*Stated goal*:
Locate every line in the listing below that contains the word "seafloor", and copy each one out. Match case exactly.

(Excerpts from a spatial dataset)
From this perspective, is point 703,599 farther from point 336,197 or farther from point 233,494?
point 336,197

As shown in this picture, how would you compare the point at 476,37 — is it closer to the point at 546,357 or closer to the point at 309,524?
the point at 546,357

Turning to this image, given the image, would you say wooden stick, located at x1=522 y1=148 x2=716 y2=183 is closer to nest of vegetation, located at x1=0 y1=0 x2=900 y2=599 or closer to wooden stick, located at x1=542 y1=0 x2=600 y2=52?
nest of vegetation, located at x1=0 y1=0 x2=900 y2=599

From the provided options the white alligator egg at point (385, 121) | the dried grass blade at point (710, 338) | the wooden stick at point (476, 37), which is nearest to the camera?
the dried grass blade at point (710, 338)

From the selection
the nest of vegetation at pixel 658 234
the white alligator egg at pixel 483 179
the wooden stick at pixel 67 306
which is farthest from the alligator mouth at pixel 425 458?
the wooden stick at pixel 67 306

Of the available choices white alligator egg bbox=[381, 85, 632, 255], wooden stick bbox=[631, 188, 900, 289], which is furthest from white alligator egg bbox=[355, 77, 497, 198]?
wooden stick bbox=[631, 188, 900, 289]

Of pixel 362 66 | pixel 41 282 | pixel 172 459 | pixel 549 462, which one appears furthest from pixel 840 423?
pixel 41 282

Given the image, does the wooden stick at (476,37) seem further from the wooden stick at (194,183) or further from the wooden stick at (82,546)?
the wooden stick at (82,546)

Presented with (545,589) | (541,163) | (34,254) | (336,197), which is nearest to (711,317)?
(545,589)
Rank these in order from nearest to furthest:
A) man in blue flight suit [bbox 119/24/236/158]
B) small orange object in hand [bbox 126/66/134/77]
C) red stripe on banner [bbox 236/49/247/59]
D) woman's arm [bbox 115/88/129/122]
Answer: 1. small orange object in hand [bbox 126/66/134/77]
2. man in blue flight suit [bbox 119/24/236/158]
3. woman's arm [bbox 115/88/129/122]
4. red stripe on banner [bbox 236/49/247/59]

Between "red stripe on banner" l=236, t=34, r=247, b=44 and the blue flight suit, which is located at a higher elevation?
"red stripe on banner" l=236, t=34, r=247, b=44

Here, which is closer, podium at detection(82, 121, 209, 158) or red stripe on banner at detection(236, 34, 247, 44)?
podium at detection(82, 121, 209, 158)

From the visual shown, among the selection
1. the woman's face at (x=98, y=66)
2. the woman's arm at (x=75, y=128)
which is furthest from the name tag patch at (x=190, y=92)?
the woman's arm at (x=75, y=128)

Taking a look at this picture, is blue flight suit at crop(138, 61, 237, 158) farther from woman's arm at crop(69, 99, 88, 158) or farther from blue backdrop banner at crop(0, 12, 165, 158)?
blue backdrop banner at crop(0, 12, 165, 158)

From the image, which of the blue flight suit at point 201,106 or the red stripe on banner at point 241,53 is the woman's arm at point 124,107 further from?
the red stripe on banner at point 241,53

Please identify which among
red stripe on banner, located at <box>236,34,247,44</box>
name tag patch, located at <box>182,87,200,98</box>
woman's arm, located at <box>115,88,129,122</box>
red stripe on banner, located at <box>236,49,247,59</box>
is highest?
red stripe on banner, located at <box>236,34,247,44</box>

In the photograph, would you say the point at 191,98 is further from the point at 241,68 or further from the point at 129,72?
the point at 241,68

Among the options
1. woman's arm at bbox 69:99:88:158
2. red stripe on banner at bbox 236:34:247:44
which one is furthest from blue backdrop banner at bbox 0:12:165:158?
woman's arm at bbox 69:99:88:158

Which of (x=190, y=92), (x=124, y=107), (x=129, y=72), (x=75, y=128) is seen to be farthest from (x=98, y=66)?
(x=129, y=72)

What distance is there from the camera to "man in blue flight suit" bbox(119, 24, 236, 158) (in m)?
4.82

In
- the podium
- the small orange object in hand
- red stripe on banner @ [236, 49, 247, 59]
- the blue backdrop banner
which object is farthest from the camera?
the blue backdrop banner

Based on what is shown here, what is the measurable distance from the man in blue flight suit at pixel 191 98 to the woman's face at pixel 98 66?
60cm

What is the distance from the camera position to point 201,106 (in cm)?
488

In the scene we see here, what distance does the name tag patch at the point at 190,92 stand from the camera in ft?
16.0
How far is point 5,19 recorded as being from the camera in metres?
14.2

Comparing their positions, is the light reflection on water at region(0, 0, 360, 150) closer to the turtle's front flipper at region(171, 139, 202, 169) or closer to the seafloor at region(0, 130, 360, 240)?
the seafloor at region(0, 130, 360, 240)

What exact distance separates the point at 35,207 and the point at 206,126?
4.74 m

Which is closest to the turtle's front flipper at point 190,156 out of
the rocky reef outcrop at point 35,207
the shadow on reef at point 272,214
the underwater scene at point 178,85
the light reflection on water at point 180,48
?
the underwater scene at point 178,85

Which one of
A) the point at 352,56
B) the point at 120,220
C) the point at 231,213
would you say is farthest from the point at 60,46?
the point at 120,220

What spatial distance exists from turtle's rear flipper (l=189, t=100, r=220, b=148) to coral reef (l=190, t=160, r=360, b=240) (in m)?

*Result of the task*:
Comparing their positions, is the light reflection on water at region(0, 0, 360, 150) closer to the turtle's front flipper at region(171, 139, 202, 169) or closer to the seafloor at region(0, 130, 360, 240)?
the seafloor at region(0, 130, 360, 240)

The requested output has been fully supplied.